- [Your goal]: Reproduce every one of the records below word for word, but omit the pictures.

## begin

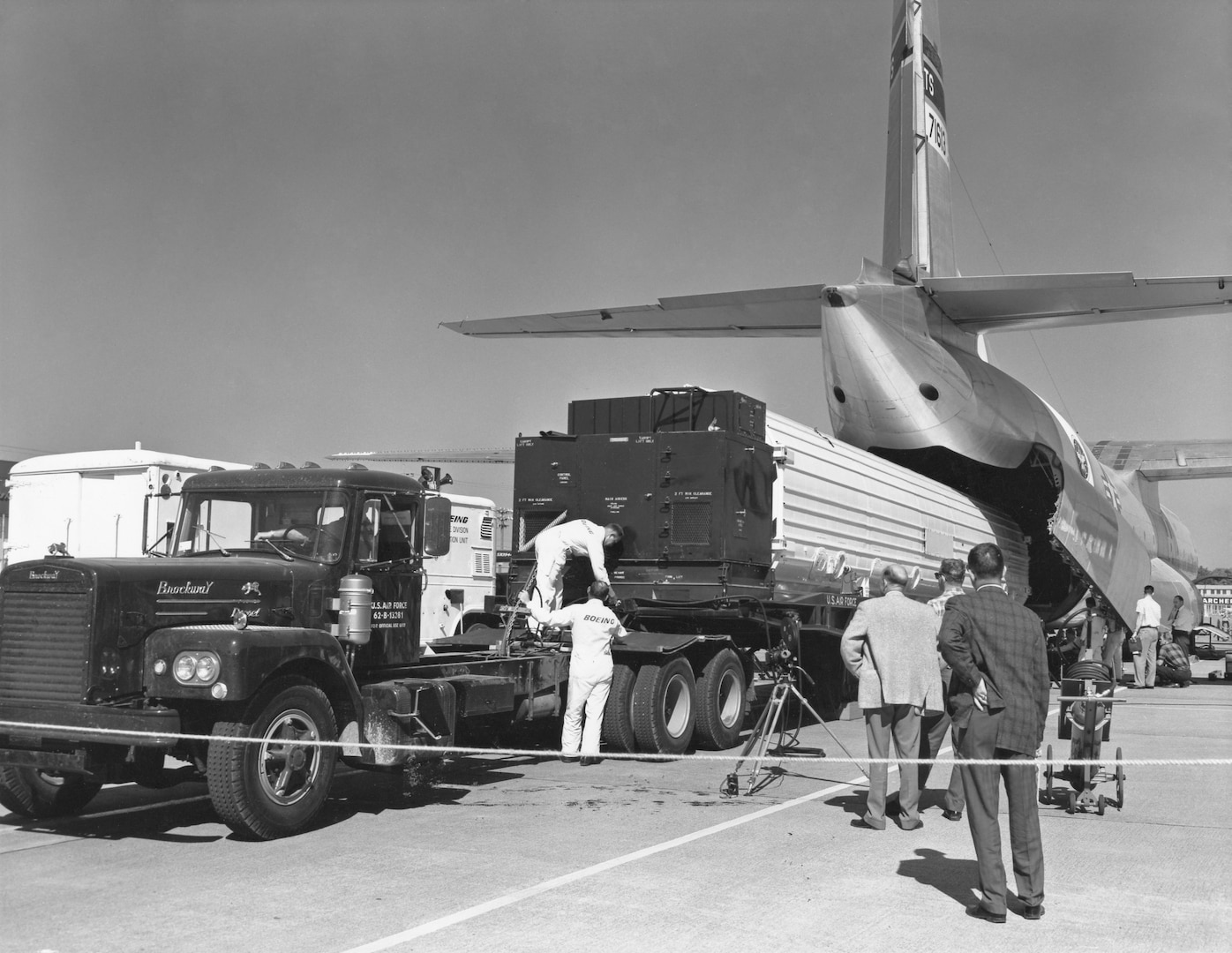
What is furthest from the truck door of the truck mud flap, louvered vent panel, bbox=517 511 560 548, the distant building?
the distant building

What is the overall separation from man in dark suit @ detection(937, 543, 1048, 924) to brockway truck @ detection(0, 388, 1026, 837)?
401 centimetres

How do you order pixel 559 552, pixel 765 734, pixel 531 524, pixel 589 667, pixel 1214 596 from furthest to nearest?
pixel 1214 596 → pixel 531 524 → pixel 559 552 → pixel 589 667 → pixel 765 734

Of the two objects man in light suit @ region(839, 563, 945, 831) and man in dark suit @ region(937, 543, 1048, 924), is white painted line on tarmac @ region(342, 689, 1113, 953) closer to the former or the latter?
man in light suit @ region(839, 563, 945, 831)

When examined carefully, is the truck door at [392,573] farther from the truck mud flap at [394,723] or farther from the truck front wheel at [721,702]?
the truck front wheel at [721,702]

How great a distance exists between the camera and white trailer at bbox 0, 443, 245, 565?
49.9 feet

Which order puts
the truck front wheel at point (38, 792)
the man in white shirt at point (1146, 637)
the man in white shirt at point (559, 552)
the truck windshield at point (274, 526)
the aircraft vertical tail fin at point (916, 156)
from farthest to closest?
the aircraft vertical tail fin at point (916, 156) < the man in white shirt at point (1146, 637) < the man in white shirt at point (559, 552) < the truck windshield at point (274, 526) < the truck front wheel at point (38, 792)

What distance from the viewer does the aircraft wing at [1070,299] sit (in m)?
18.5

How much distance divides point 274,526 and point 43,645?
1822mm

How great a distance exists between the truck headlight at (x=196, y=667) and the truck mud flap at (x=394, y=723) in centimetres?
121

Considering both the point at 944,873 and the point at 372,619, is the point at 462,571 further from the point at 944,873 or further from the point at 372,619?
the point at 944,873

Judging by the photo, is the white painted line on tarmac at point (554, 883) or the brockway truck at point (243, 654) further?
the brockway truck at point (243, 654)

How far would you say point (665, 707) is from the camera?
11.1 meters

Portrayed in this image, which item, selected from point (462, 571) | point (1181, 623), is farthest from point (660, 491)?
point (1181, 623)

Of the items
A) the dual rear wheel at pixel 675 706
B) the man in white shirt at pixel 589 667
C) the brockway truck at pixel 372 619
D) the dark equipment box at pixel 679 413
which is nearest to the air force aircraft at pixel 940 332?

## end

- [Solved problem]:
What is furthest from the truck door of the truck mud flap, louvered vent panel, bbox=517 511 560 548, the distant building?
the distant building

What is the overall separation from man in dark suit @ detection(937, 543, 1048, 924) to brockway truck @ detection(0, 388, 1026, 837)?
401 centimetres

How do you order pixel 559 552, pixel 765 734, pixel 531 524, pixel 589 667, pixel 1214 596 from furthest to nearest?
pixel 1214 596 → pixel 531 524 → pixel 559 552 → pixel 589 667 → pixel 765 734

Of the two objects man in light suit @ region(839, 563, 945, 831) and man in dark suit @ region(937, 543, 1048, 924), is white painted line on tarmac @ region(342, 689, 1113, 953) closer to the former or the latter?
man in light suit @ region(839, 563, 945, 831)

When examined carefully, is the truck door at [392,573] farther from the truck mud flap at [394,723] or farther from the truck front wheel at [721,702]?
the truck front wheel at [721,702]

How great a distance exists between the camera and white trailer at bbox 0, 443, 245, 565?
49.9 feet

Which order puts
the truck front wheel at point (38, 792)
the man in white shirt at point (1146, 637)
the man in white shirt at point (559, 552)
the truck windshield at point (274, 526)
the aircraft vertical tail fin at point (916, 156)
from farthest to closest?
the aircraft vertical tail fin at point (916, 156) < the man in white shirt at point (1146, 637) < the man in white shirt at point (559, 552) < the truck windshield at point (274, 526) < the truck front wheel at point (38, 792)

What distance from the viewer does the aircraft wing at [1070,299] sit (in m)?
18.5

How much distance divides point 274,526 and point 43,645?
1822mm

How great a distance exists between the truck headlight at (x=196, y=667) and the truck mud flap at (x=394, y=723) in centimetres?
121

Considering both the point at 944,873 and the point at 372,619, is the point at 462,571 further from the point at 944,873 or further from the point at 372,619?
the point at 944,873

Judging by the photo, is the white painted line on tarmac at point (554, 883) or the brockway truck at point (243, 654) further?
the brockway truck at point (243, 654)

How far would you say point (665, 707) is from the camera?
11.1 meters

Portrayed in this image, which item, selected from point (462, 571) | point (1181, 623), is farthest from point (660, 491)?
point (1181, 623)

Of the items
A) the dual rear wheel at pixel 675 706
B) the man in white shirt at pixel 589 667
C) the brockway truck at pixel 372 619
D) the dark equipment box at pixel 679 413
which is nearest to the air force aircraft at pixel 940 332?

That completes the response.